# Text extract
--- Begin ---

Glen said many Scots had given the terrorist incidents a collective shrug, mindful that the very airport from which many of them fly out on their holidays – Glasgow – was itself a target in 2007.

He said: “A lot of the terrorist attacks seem to have been lone wolf incidents,“ referring to outrages such as the suicide bombing and train axe attack in Germany, and the Nice truck massacre. “Scots are quite fatalistic. It could happen anywhere, including here.”

For Allen’s family, that proved all too true. Opting to head for the Norfolk Broads after postponing their Turkish trip until October, they ended up staying a few miles from the RAF Marham air base, just as a serviceman escaped an attempted abduction. “It was somewhat ironic,” Allen reflected. “It just shows that terrorist attacks could happen anywhere, even in Edinburgh.”

Last week’s murder of a priest near Rouen similarly reminded me of my own family’s trip to that part of France in April.

We had flown to Paris but headed immediately north, fearing for security in the French capital – even five months after the terrorist outrage which killed 130 people there – and saw Normandy as much less likely to be a target. But our drive was to take us less than a mile from the church which was attacked.

Elsewhere, holidaymakers have remained blissfully unaware of incidents – with their relatives back in Scotland more worried than they are.

One couple who flew to the Turkish resort of Antalya from Glasgow last month only heard about the coup attempt because someone back home phoned to ask if they were okay.

Scotland’s major airports said there had been no discernible impact from the latest attacks in flying habits. In fact, they are continuing to handle record numbers of passengers.

Edinburgh – the busiest – set a new Scottish record last month when it saw nearly 1.2 million passengers pass through, while Glasgow had its busiest June with almost 950,000.

Glasgow Airport pointed out that there had been a far greater effect last year after the beach shootings in the Tunisian resort of Sousse, in which 38 people were killed. Thirty of them were Britons – the greatest number to be killed in a terrorist outrage since the London suicide bombings in 2005.

Airlines cancelled flights from the UK, and the Foreign Office now advises against all but essential travel to the country.

A Glasgow Airport spokesman said: “We are not getting any reports back of passenger numbers being impacted this summer. It feels like business as usual. There has not been the same reaction as last year.”

Thousands of Scots previously flew to Tunisia, and more to resorts in countries such as Egypt and Morocco, which airlines have also shunned.

--- End ---

# Provided information
--- Begin ---

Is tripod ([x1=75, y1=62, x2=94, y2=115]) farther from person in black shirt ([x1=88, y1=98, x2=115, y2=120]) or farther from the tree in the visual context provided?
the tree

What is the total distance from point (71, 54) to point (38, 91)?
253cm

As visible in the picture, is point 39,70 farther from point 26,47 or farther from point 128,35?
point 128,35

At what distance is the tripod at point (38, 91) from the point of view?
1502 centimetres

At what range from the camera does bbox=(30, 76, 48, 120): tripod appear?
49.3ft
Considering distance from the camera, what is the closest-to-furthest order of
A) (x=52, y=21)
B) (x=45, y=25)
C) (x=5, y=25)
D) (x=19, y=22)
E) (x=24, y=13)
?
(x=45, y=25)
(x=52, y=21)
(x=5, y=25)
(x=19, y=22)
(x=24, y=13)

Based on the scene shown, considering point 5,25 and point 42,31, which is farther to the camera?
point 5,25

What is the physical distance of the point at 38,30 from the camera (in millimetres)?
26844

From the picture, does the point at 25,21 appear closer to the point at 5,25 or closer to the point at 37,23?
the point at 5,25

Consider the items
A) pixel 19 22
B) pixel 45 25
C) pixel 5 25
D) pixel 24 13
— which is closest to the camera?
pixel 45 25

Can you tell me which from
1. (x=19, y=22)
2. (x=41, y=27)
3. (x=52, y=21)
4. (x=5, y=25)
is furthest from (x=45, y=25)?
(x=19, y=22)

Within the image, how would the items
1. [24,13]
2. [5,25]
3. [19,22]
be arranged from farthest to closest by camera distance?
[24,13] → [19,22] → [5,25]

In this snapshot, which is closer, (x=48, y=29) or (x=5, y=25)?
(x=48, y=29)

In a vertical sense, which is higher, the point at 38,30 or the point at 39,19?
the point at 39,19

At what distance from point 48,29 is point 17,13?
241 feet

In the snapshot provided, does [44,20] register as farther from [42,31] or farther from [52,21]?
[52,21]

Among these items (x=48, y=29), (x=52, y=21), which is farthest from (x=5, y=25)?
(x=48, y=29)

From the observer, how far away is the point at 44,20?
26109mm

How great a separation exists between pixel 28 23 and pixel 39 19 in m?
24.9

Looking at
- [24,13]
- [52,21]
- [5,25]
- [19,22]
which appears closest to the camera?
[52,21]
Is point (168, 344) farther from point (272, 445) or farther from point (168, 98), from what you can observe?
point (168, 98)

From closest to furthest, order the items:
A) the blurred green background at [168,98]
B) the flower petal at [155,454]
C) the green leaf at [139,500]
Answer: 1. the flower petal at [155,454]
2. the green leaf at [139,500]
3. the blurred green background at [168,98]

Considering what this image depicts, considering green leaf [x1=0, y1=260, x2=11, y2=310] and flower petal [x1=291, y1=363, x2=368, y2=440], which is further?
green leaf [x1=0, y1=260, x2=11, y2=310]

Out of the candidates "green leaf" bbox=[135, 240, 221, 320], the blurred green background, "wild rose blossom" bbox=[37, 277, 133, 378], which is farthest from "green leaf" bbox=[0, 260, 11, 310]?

--- End ---

# Parts of the exercise
1: In the article on Scots' holiday travel, how many passengers passed through Edinburgh Airport last month?
2: Reproduce word for word the passage of the article on Scots' holiday travel that begins with "We had flown" and ends with "they were okay.".

# Answers to the problems
1: Nearly 1.2 million.

2:
We had flown to Paris but headed immediately north, fearing for security in the French capital – even five months after the terrorist outrage which killed 130 people there – and saw Normandy as much less likely to be a target. But our drive was to take us less than a mile from the church which was attacked.

Elsewhere, holidaymakers have remained blissfully unaware of incidents – with their relatives back in Scotland more worried than they are.

One couple who flew to the Turkish resort of Antalya from Glasgow last month only heard about the coup attempt because someone back home phoned to ask if they were okay.